Just say No to Proposition 8!




"A New Administration" December 2008

by Michelle Evans


The past eight years have been a heck of a rollercoaster ride, to say the least. At this juncture, President Bush is being seen as one of the worst presidents this country has ever had. His policies led us into conflicts of questionable merit, and have diminished America in the eyes of the world.

Of course, this was not always perceived this way. At one time he was actually considered one of the most popular presidents, especially right after 9/11 when the entire Western world was out for revenge against the terrorist cowards that had brought their conflict onto American soil for the first time, destroying thousands of innocent lives.
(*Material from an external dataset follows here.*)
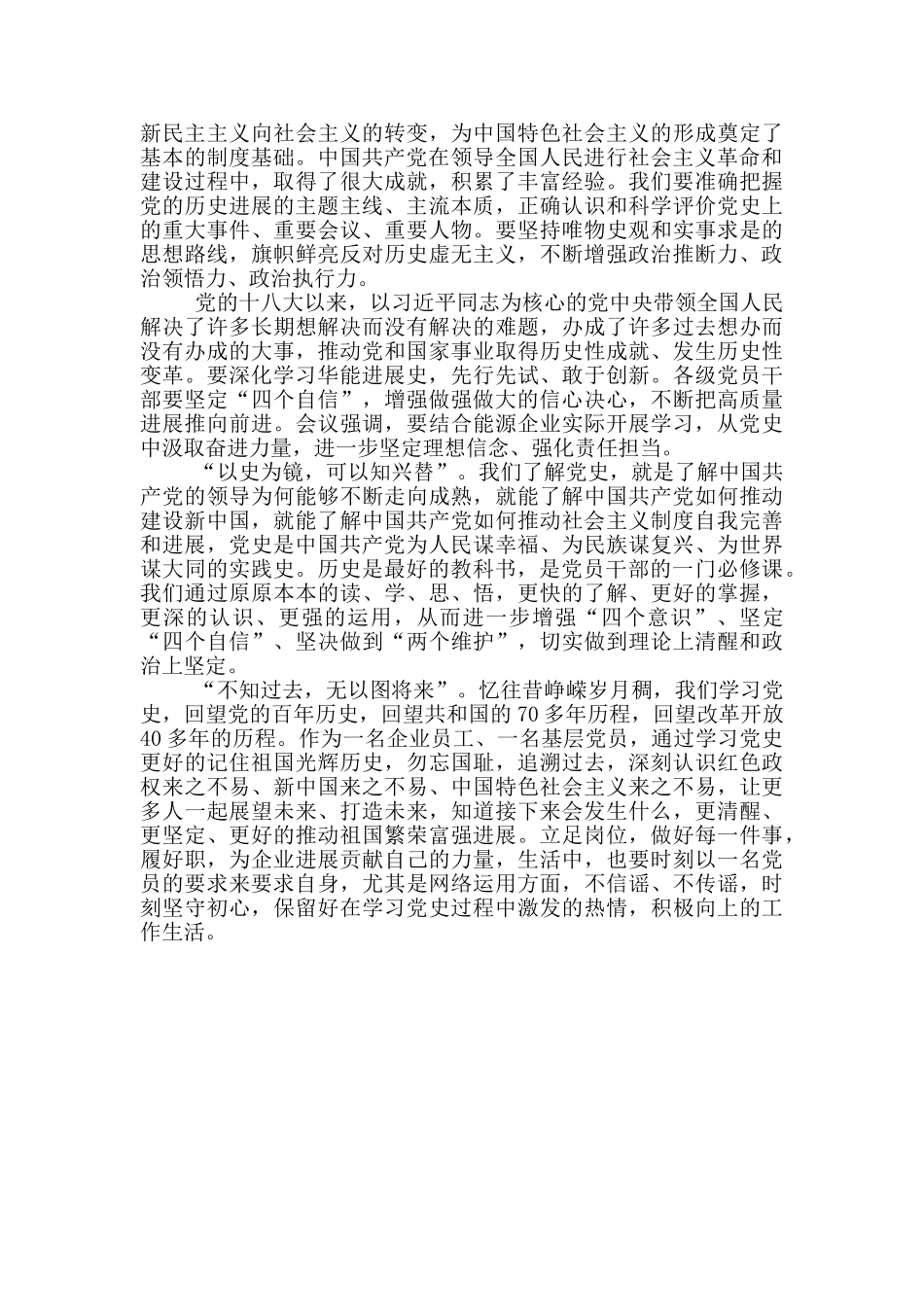 新民主主义向社会主义的转变，为中国特色社会主义的形成奠定了基本的制度基础。中国共产党在领导全国人民进行社会主义革命和建设过程中，取得了很大成就，积累了丰富经验。我们要准确把握党的历史进展的主题主线、主流本质，正确认识和科学评价党史上的重大事件、重要会议、重要人物。要坚持唯物史观和实事求是的思想路线，旗帜鲜亮反对历史虚无主义，不断增强政治推断力、政治领悟力、政治执行力。

党的十八大以来，以习近平同志为核心的党中央带领全国人民解决了许多长期想解决而没有解决的难题，办成了许多过去想办而没有办成的大事，推动党和国家事业取得历史性成就、发生历史性变革。要深化学习华能进展史，先行先试、敢于创新。各级党员干部要坚定“四个自信”，增强做强做大的信心决心，不断把高质量进展推向前进。会议强调，要结合能源企业实际开展学习，从党史中汲取奋进力量，进一步坚定理想信念、强化责任担当。

“以史为镜，可以知兴替”。我们了解党史，就是了解中国共产党的领导为何能够不断走向成熟，就能了解中国共产党如何推动建设新中国，就能了解中国共产党如何推动社会主义制度自我完善和进展，党史是中国共产党为人民谋幸福、为民族谋复兴、为世界谋大同的实践史。历史是最好的教科书，是党员干部的一门必修课。我们通过原原本本的读、学、思、悟，更快的了解、更好的掌握，更深的认识、更强的运用，从而进一步增强“四个意识”、坚定“四个自信”、坚决做到“两个维护”，切实做到理论上清醒和政治上坚定。

“不知过去，无以图将来”。忆往昔峥嵘岁月稠，我们学习党史，回望党的百年历史，回望共和国的70多年历程，回望改革开放40多年的历程。作为一名企业员工、一名基层党员，通过学习党史更好的记住祖国光辉历史，勿忘国耻，追溯过去，深刻认识红色政权来之不易、新中国来之不易、中国特色社会主义来之不易，让更多人一起展望未来、打造未来，知道接下来会发生什么，更清醒、更坚定、更好的推动祖国繁荣富强进展。立足岗位，做好每一件事，履好职，为企业进展贡献自己的力量，生活中，也要时刻以一名党员的要求来要求自身，尤其是网络运用方面，不信谣、不传谣，时刻坚守初心，保留好在学习党史过程中激发的热情，积极向上的工作生活。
His popularity started to wane as the war in Afghanistan dragged on and he took the unprecedented action of becoming an invader by going into Iraq before any attack had been directly aimed at us. Even then, it might have gone well, except that things did not go as planned and the deceit to the people of the United States became compounded day by day.
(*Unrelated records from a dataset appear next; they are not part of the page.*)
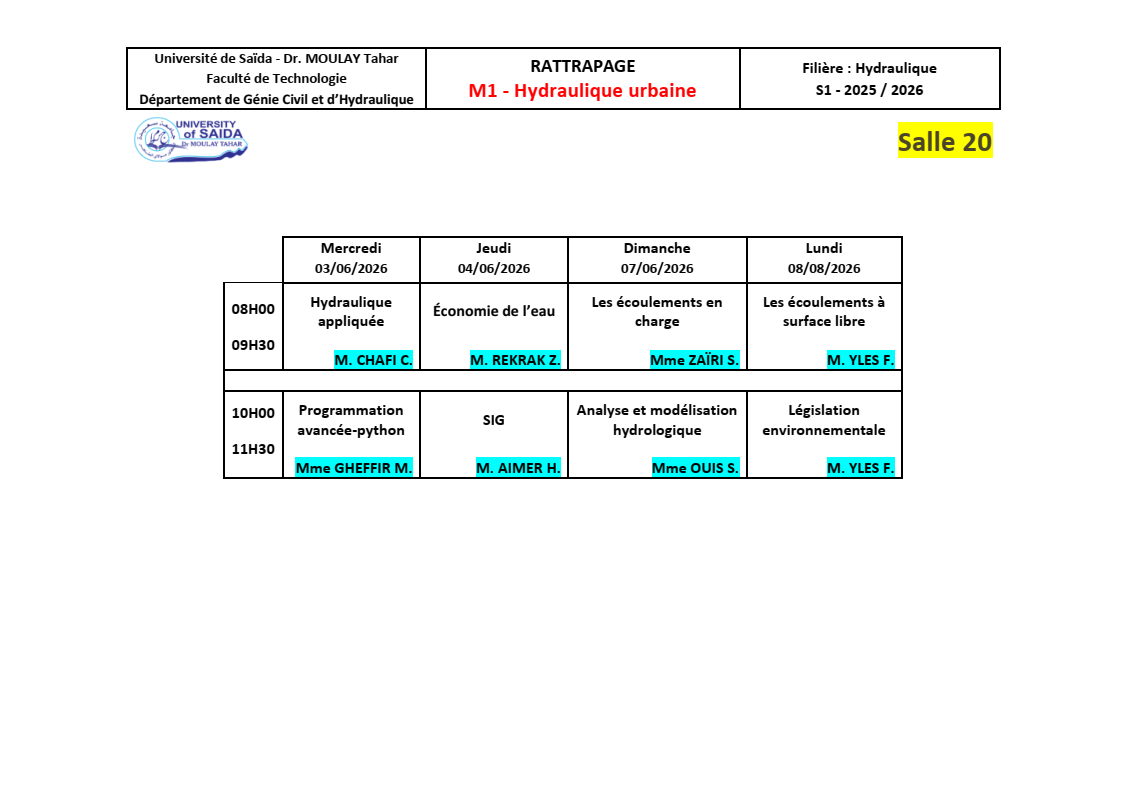 | Université de Saïda - Dr. MOULAY Tahar Faculté de Technologie Département de Génie Civil et d'Hydraulique | RATTRAPAGE M1 - Hydraulique urbaine | Filière : Hydraulique S1 - 2025 / 2026 |
|---|---|---|

UNIVERSITY of SAIDA Dr MOULAY TAHAR

Salle 20

| | Mercredi 03/06/2026 | Jeudi 04/06/2026 | Dimanche 07/06/2026 | Lundi 08/08/2026 |
|---|---|---|---|---|
| 08H00 09H30 | Hydraulique appliquée M. CHAFI C. | Économie de l'eau M. REKRAK Z. | Les écoulements en charge Mme ZAÏRI S. | Les écoulements à surface libre M. YLES F. |
| | | | | |
| 10H00 11H30 | Programmation avancée-python Mme GHEFFIR M. | SIG M. AIMER H. | Analyse et modélisation hydrologique Mme OUIS S. | Législation environnementale M. YLES F. |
The one bright beacon in all this was that, in January 2004, President Bush issued a new policy statement with regard to our future direction in space. For the first time since the Apollo Moon landings, America was being told that, just simply going round and round the Earth thousands of times was not good enough, that we had to expand and reach outward.

Considering all that had come before from this administration, it was a refreshing change of tactic. Of course, all was not rosy in that the promised funds to keep the new Project Constellation on proper track were not forthcoming. NASA was barely making it from budget cycle to budget cycle. They were being asked to do way more than their budget would safely allow. Still, they persevered, and the Ares and Orion are now entrenched as the way we will access space after the Space Shuttle retires. Instead of simply orbiting Earth, these new boosters and crewed vehicles will allow us to reach back to the Moon, propel missions to the asteroids, and maybe even eventually step foot on Mars.
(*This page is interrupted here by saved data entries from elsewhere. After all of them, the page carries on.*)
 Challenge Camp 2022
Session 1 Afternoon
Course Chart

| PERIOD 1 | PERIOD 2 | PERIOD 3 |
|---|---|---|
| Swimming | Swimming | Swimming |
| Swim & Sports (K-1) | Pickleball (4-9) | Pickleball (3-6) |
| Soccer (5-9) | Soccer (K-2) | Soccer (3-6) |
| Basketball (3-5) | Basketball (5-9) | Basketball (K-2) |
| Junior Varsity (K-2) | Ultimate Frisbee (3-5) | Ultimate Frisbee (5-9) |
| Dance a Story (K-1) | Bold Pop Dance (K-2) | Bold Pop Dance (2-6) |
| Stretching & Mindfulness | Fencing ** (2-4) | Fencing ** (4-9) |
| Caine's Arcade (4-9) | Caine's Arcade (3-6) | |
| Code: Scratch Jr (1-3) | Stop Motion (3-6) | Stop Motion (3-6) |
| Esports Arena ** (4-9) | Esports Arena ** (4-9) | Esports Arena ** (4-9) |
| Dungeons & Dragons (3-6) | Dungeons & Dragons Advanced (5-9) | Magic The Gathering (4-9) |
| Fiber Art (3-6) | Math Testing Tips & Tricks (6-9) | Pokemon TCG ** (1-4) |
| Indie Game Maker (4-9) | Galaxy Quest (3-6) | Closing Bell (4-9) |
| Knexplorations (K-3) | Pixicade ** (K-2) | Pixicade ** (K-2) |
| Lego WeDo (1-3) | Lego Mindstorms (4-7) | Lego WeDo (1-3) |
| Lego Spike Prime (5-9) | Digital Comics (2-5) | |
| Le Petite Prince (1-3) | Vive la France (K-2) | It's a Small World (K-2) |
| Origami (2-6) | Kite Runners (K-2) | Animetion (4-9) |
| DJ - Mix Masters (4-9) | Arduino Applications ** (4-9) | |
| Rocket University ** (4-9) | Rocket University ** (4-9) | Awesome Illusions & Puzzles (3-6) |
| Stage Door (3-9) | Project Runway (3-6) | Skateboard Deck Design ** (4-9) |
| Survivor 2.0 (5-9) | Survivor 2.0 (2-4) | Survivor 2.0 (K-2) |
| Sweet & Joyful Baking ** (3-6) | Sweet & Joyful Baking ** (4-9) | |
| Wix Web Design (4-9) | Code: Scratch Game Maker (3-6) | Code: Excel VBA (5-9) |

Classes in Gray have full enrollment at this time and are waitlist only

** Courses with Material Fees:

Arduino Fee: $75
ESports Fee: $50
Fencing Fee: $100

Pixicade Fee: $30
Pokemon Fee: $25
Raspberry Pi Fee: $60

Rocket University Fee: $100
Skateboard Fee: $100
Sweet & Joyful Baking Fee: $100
We have come far enough that turning back to the old ways no longer seems possible. Our path is clear, as long as the funds materialize to make it happen. Politicians from both sides of the aisle have agreed to this course, and made it clear to then-candidate Barack Obama that his initial policy toward NASA and space exploration was flawed. He has apparently taken their advise to heart and has pledged new funds for our space agency to help fill in the shortfalls that have plagued it for years, thus stretching out programs to some indistinct future date. It is no longer acceptable to say the status quo is okay. Russia must not hold our keys to accessing the International Space Station. As a first-rate power in the world, we have to act like one, not by being a bully, but by cooperating with those who want to participate and lead the way to peaceful space exploration and settlement.

Space Shuttle retirement in 2010 is now in question, as is the first flight of the manned Orion spacecraft. The shuttle life may be extended, while Orion may be accelerated, closing the gap between the two as much as possible. Under the original candidate Obama plan, we could have seen a decade-long gap between American spaceflights. Under the new President-elect Obama plan, the gap will be as minimal as possible, with engineering hopefully holding priority over politics.

Wow, what a way to run a space program! This plan must move forward.

Many people have seen Obama’s election as a truly positive step in restoring America to the status it once enjoyed on the world stage, one of power emanating from respect, not power due to being the big bully on the block.

I have always loved the American flag. It is a truly beautiful piece of art that reflects the best this country has to offer. I was amazed at my own feeling just a couple years ago on my last trip to Turkey where I found I was actually embarrassed that a jacket I had brought happened to have an American flag sewn onto the shoulder. Even in the cold, I never put that jacket on. Now I look forward to wearing that jacket again with pride someday.